= EXERCISE =
Beginning with the line that holds "Pabst Blue Ribbon" in the data below, give again every line through the one that holds "Pivo Pils •", exactly as written.

Collected data:
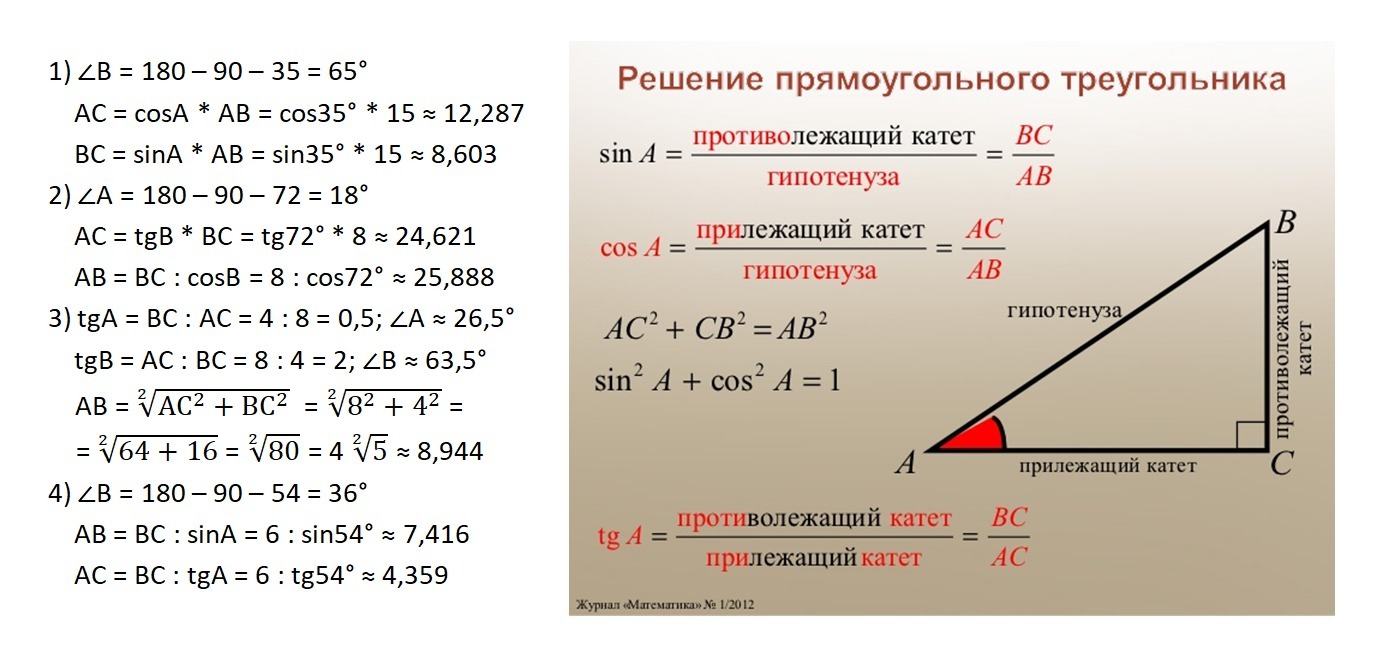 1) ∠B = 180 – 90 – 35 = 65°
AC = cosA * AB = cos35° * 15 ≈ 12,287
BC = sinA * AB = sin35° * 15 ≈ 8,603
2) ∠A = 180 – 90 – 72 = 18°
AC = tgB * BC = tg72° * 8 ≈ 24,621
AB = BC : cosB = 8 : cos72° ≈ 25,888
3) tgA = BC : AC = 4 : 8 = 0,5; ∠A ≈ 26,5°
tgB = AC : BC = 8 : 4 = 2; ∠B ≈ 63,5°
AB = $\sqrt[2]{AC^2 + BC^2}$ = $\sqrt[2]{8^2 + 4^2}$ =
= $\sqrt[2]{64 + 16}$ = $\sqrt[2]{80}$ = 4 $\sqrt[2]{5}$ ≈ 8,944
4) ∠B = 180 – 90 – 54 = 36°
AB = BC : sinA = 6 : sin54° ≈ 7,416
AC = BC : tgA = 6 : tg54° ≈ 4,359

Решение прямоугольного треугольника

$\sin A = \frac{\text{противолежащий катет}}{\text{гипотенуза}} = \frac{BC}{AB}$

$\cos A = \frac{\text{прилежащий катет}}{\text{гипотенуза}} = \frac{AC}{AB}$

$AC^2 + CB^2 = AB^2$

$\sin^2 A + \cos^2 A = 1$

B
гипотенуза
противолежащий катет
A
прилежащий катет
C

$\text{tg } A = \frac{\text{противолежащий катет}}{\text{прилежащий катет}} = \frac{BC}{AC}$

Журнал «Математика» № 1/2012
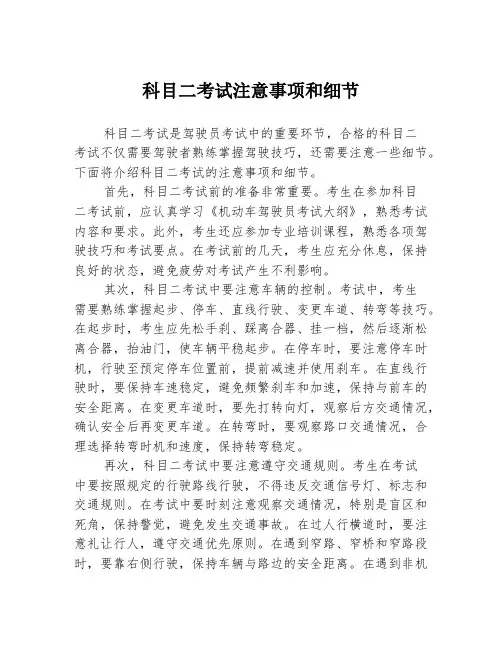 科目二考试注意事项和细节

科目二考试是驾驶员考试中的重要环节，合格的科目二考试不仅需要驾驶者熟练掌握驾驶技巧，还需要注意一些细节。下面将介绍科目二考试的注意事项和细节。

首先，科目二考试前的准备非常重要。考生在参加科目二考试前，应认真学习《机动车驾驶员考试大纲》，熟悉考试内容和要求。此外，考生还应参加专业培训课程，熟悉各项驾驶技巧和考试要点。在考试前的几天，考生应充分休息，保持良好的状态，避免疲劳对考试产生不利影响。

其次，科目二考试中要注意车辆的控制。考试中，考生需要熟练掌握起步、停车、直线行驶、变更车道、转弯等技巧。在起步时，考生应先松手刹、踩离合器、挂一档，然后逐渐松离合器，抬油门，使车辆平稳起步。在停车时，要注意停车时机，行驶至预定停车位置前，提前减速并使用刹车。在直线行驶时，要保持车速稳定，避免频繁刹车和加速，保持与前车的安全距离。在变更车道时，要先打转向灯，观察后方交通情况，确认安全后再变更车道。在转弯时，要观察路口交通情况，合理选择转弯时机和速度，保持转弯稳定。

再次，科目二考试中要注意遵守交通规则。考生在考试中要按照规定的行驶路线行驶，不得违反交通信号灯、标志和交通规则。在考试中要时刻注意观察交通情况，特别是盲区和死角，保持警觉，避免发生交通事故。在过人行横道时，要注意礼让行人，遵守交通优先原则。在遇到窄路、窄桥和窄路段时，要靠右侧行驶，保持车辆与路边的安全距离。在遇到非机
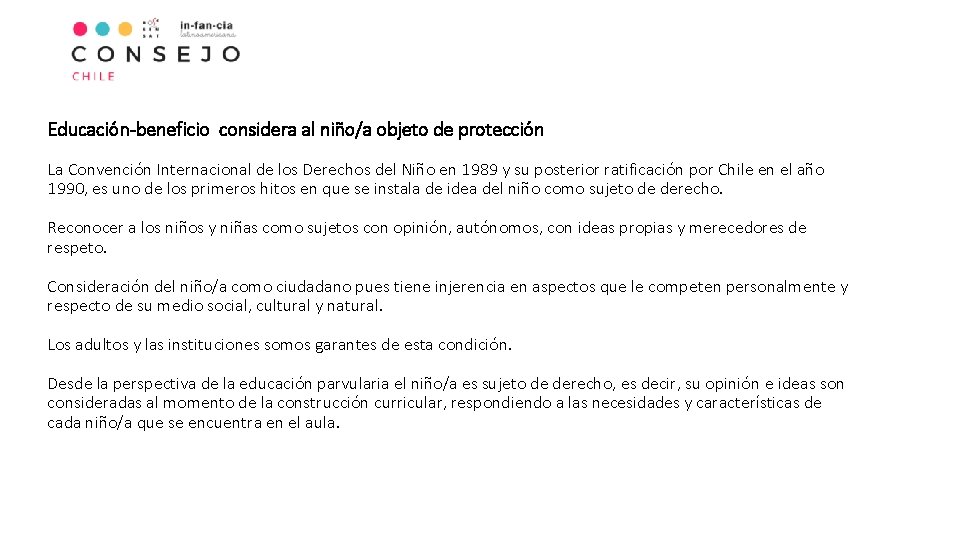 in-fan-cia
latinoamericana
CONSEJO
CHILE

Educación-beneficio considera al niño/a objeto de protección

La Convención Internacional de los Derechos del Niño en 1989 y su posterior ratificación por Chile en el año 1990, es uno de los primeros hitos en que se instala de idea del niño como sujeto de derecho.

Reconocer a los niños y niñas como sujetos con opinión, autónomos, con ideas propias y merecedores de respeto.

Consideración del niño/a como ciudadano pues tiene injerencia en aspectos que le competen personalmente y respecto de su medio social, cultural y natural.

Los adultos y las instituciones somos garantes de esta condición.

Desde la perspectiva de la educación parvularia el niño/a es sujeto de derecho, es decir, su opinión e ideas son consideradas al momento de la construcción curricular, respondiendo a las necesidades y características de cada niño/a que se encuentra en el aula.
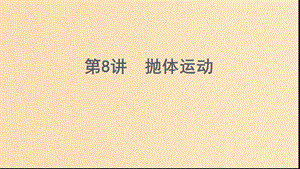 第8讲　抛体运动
==
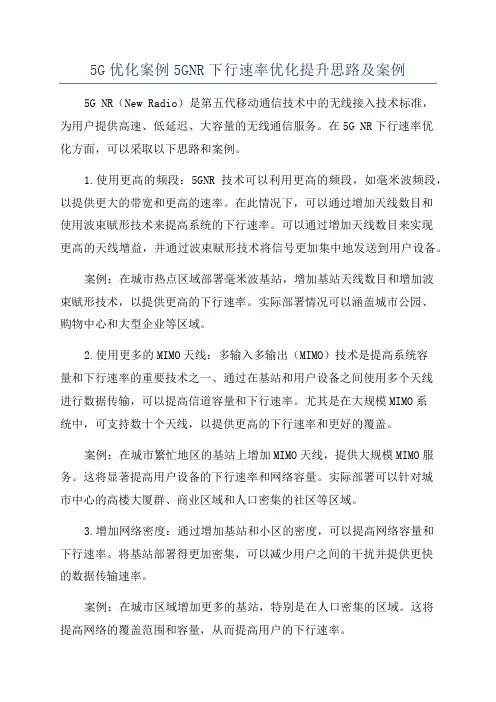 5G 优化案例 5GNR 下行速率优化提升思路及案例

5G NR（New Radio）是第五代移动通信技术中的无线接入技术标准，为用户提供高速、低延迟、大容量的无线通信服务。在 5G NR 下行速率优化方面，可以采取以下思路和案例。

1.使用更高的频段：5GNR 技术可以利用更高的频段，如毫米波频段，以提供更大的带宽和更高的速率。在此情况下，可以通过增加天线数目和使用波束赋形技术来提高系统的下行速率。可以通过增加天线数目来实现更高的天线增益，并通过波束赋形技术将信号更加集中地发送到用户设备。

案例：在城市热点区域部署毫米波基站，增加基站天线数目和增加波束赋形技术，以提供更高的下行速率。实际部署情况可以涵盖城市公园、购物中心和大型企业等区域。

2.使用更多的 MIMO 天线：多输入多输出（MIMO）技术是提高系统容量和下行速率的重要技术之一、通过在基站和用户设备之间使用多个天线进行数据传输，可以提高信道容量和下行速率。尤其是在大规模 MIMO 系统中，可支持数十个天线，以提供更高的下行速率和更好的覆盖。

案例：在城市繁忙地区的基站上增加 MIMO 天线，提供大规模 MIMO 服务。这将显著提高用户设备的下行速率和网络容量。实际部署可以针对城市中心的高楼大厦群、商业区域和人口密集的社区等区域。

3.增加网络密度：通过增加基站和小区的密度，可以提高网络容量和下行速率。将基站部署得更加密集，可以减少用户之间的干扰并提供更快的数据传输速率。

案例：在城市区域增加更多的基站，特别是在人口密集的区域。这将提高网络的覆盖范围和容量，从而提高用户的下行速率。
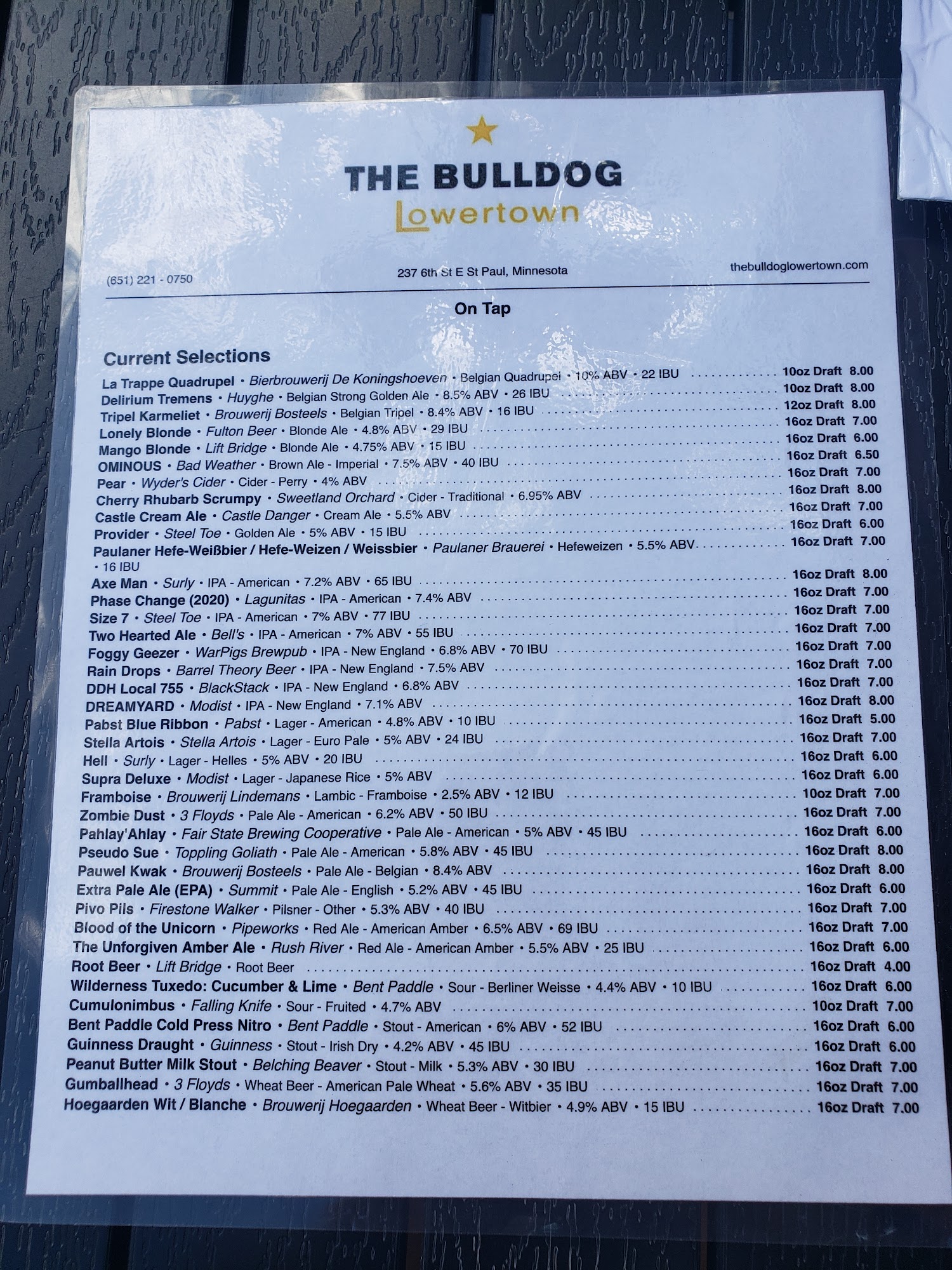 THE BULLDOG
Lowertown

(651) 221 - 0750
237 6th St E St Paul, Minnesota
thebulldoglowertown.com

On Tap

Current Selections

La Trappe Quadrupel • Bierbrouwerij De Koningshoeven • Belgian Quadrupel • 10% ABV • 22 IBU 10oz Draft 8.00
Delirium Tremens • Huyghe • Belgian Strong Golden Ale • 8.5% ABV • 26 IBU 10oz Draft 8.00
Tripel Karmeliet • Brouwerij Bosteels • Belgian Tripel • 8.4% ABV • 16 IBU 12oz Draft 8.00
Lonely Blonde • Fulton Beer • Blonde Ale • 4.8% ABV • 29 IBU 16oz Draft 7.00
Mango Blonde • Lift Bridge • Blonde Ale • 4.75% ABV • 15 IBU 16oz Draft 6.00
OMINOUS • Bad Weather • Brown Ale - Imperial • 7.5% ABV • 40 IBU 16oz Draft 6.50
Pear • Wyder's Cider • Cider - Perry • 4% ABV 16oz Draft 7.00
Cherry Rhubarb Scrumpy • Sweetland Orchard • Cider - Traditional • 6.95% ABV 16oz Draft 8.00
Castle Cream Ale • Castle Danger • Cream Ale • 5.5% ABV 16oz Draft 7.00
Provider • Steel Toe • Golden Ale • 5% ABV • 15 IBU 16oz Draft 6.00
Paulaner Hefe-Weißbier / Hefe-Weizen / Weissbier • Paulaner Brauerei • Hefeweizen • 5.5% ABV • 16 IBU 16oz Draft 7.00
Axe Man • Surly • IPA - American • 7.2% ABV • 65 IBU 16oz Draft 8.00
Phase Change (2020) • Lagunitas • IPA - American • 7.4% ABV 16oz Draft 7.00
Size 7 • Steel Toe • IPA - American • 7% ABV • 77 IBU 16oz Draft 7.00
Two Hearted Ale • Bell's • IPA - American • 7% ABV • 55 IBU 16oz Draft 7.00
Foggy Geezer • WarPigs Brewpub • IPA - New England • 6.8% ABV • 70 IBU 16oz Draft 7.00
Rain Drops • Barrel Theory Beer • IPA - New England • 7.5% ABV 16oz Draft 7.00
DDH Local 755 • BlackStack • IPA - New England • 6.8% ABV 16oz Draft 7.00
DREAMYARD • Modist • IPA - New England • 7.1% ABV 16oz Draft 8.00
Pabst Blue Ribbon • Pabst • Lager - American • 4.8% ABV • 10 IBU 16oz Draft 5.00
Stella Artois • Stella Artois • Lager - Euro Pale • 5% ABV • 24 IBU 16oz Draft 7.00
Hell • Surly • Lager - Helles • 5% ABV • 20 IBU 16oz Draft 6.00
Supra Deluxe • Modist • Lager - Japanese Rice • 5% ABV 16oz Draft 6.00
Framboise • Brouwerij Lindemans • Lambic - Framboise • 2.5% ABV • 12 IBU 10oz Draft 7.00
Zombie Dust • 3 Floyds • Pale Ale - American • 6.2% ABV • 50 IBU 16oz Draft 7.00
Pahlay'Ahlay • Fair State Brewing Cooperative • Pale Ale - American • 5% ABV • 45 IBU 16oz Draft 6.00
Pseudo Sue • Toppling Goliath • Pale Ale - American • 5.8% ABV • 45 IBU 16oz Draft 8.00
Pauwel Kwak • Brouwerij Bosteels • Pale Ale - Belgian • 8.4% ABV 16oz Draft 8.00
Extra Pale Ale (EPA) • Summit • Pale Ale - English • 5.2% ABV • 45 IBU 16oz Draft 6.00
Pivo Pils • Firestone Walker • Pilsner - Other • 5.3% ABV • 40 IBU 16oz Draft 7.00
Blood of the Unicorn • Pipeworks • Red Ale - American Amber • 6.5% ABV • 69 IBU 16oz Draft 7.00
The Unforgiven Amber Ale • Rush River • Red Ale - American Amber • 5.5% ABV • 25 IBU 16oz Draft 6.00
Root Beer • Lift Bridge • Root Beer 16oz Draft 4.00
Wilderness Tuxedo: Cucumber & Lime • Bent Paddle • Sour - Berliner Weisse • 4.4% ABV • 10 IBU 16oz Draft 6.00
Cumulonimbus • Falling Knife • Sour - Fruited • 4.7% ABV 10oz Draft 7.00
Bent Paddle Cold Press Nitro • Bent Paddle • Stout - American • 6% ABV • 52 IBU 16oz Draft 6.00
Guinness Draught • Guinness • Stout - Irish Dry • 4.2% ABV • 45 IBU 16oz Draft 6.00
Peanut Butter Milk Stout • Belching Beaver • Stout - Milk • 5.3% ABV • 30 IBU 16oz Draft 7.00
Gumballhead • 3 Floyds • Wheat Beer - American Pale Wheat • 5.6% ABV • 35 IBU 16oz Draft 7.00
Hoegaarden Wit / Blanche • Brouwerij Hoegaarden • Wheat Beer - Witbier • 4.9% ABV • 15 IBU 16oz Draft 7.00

= REPLY =
Pabst Blue Ribbon • Pabst • Lager - American • 4.8% ABV • 10 IBU 16oz Draft 5.00
Stella Artois • Stella Artois • Lager - Euro Pale • 5% ABV • 24 IBU 16oz Draft 7.00
Hell • Surly • Lager - Helles • 5% ABV • 20 IBU 16oz Draft 6.00
Supra Deluxe • Modist • Lager - Japanese Rice • 5% ABV 16oz Draft 6.00
Framboise • Brouwerij Lindemans • Lambic - Framboise • 2.5% ABV • 12 IBU 10oz Draft 7.00
Zombie Dust • 3 Floyds • Pale Ale - American • 6.2% ABV • 50 IBU 16oz Draft 7.00
Pahlay'Ahlay • Fair State Brewing Cooperative • Pale Ale - American • 5% ABV • 45 IBU 16oz Draft 6.00
Pseudo Sue • Toppling Goliath • Pale Ale - American • 5.8% ABV • 45 IBU 16oz Draft 8.00
Pauwel Kwak • Brouwerij Bosteels • Pale Ale - Belgian • 8.4% ABV 16oz Draft 8.00
Extra Pale Ale (EPA) • Summit • Pale Ale - English • 5.2% ABV • 45 IBU 16oz Draft 6.00
Pivo Pils • Firestone Walker • Pilsner - Other • 5.3% ABV • 40 IBU 16oz Draft 7.00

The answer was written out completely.